Pena que esse mundo fofo
é de faz de conta. Intimidade, pra valer, exige paciência e convivência, tudo o
que, infelizmente, tornou-se sinônimo de perda de tempo. Mais vale a
aproximação ilusória: as pessoas amam você, mesmo sem conhecê-la de verdade. É
como disse, certa vez, o ator Daniel Dantas em entrevista à Marilia Gabriela:
“Eu gostaria de ser a pessoa que meu cachorro pensa que eu sou”.
Genial. Um cachorro
começa a seguir você na rua e, se você der atenção e o levar pra casa, ganha um
amigo na hora.

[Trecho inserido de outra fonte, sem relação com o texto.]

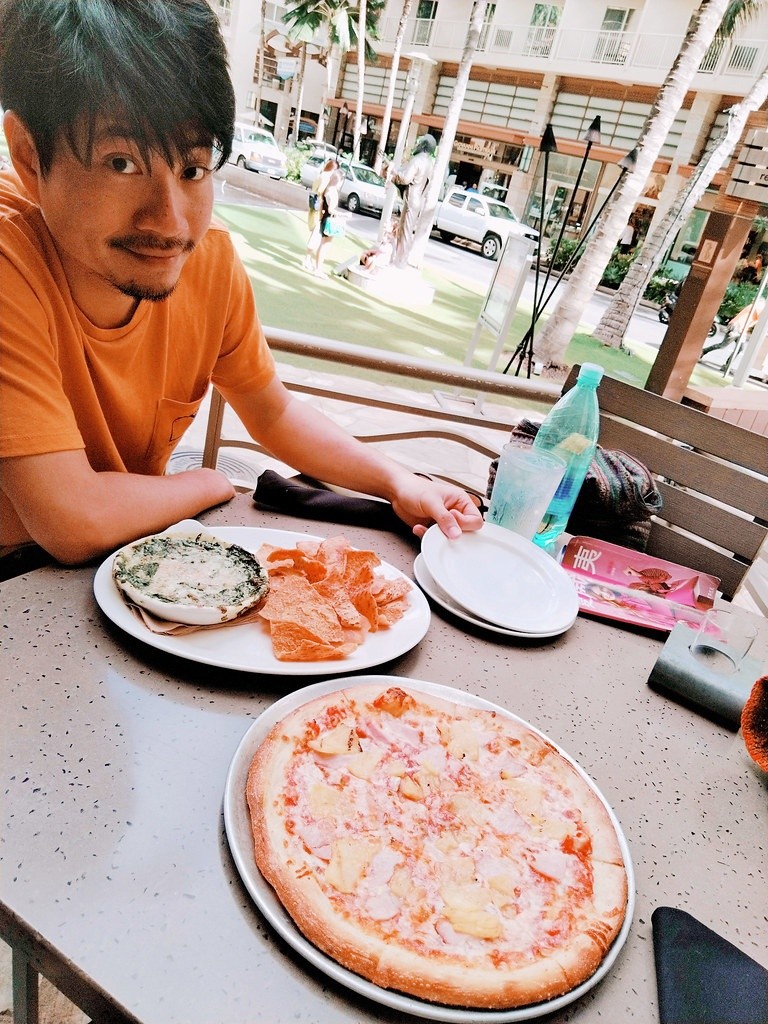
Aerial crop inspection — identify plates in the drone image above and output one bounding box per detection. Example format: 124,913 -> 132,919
93,527 -> 431,675
413,553 -> 575,637
225,676 -> 634,1022
112,520 -> 268,625
421,519 -> 579,633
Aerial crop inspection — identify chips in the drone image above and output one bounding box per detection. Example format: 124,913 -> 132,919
256,534 -> 415,661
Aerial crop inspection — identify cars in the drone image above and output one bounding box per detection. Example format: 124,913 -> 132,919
212,121 -> 287,181
299,148 -> 402,216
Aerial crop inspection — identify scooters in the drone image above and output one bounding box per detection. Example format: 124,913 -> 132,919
657,276 -> 722,338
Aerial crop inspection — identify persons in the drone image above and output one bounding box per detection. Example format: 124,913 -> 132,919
699,296 -> 765,376
0,0 -> 483,583
333,220 -> 398,279
313,170 -> 345,281
301,160 -> 339,272
382,134 -> 437,268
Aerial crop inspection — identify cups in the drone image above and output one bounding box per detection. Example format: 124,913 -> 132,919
486,443 -> 568,541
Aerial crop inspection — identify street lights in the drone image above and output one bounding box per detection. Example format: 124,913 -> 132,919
394,51 -> 436,172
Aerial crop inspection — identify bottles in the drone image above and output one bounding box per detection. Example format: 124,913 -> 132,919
532,363 -> 604,547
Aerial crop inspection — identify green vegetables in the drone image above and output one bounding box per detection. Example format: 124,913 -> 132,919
111,533 -> 266,605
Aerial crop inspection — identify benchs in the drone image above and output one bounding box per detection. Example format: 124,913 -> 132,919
681,386 -> 768,438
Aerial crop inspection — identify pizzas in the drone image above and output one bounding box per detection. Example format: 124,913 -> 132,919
247,684 -> 627,1008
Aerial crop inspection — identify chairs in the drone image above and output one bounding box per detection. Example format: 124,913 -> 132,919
557,364 -> 768,602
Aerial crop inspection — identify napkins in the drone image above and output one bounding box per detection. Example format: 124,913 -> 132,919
651,907 -> 768,1024
253,469 -> 411,536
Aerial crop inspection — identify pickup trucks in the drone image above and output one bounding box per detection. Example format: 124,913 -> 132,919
432,183 -> 540,264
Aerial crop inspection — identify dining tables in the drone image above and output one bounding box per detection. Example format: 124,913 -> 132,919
0,474 -> 768,1024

O cachorro vai achá-lo o máximo, pois a única coisa que ele quer
é pertencer. Ele não está nem aí para suas fraquezas, para suas esquisitices,
para a pessoa que você realmente é: baste que você o adote.
A comparação é meio
forçada, mas tem alguma relação com o que acontece nas redes. Farejamos uns aos
outros, ofertamos um like e de imediato ganhamos um amigo que não sabe nada de
profundo somos nós e provavelmente nunca saberá. A diferença – a favor do
cachorro – é que este está realmente por perto, todos os dias, e é sensível aos
nossos estados de ânimo, tornando-se íntimo a seu modo. Já alguns seres humanos
seguem outros seres humanos sem que jamais venham a pertencer à vida um do
outro, inaugurando uma nova intimidade: a que não existe de modo nenhum.